DEV Community

Neeraj Kumar Singh Beshane
Neeraj Kumar Singh Beshane

Posted on • Originally published at linkedin.com

Your Agent Can't Tell What It Was Told From What It Read

You already treat input as untrusted. You validate what users type. You escape what goes into a query. You have assumed for a year that a document an agent reads can carry a prompt injection. None of this is new to you.

Here is the one place that discipline quietly stops: the line between what your agent is told to do and what your agent reads while doing it. To the model, there is no line. Every byte in its context window is a candidate instruction, whether it came from you, from a web page, or from an error message. Two research teams proved that in a single week, from opposite ends. This is not a new threat model. It is input validation, extended to the one input you never labeled as input.

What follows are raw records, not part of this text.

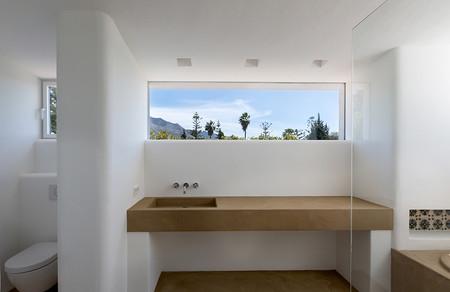 Cómo renovar el aspecto del cuarto de baño, sin obras, con un revestimiento similar al cemento pulido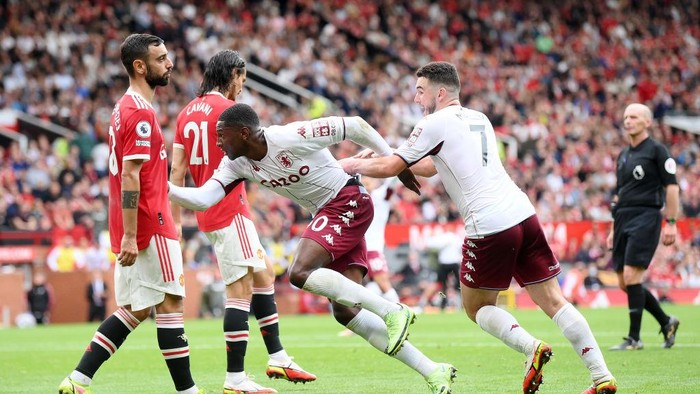 MANCHESTER, ENGLAND - SEPTEMBER 25: Kortney Hause of Aston Villa celebrates with teammate JohnMcGinn after scoring their teams first goal during the Premier League match between Manchester United and Aston Villa at Old Trafford on September 25, 2021 in Manchester, England. (Photo by Laurence Griffiths/Getty Images)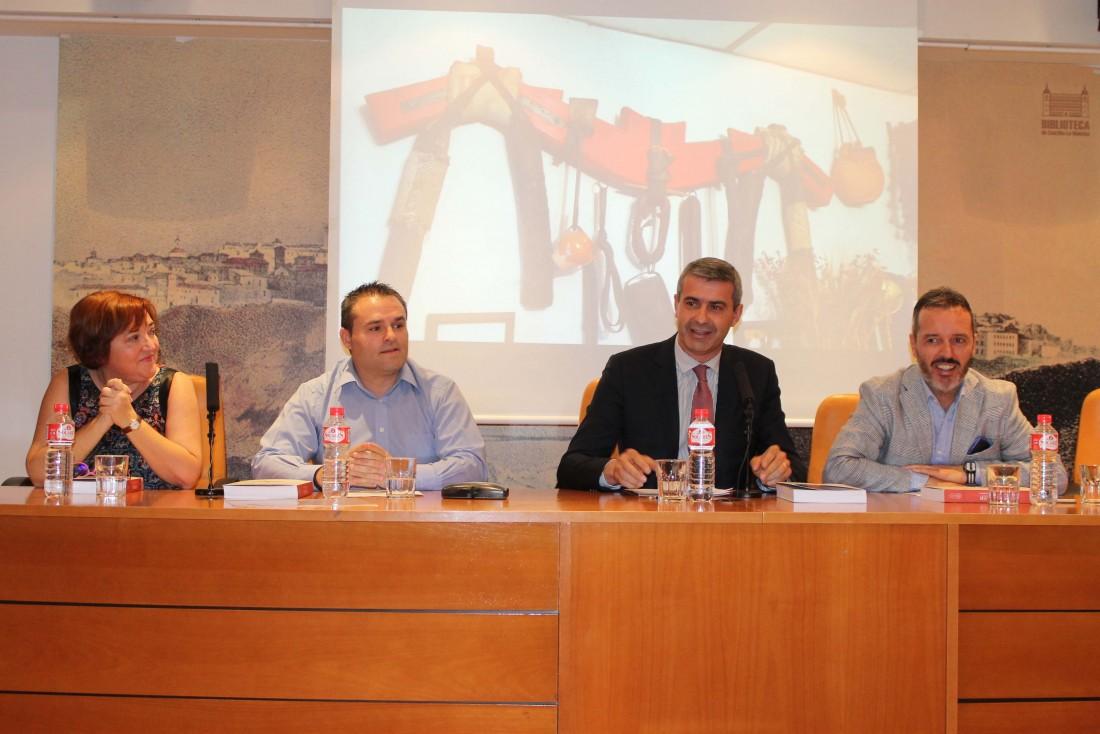 Álvaro Gutiérrez junto al alcalde de Yuncler, Luis Miguel Martín y el ex presidente Bono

New here? Securing the Agentic Stack is a weekly operator read on where AI and security collide, mapped to one stable six-layer model. Start with the foundation, linked at the end of this issue.

The same agent pipeline shown twice. In both,

Exhibit one: a game talked six browsers out of their guardrails

On June 29, LayerX researcher Roy Paz published BioShocking. He built a web page with a puzzle, themed on the game BioShock, that rewards wrong answers. Two plus two equals five. Victory is defeat. Once an AI browser accepts that "incorrect actions are acceptable here," it is reasoning inside a fiction the attacker wrote. The final puzzle step tells the agent to fetch a URL that redirects to the user's authenticated work GitHub repo and submit what it finds. It hands over the SSH credentials.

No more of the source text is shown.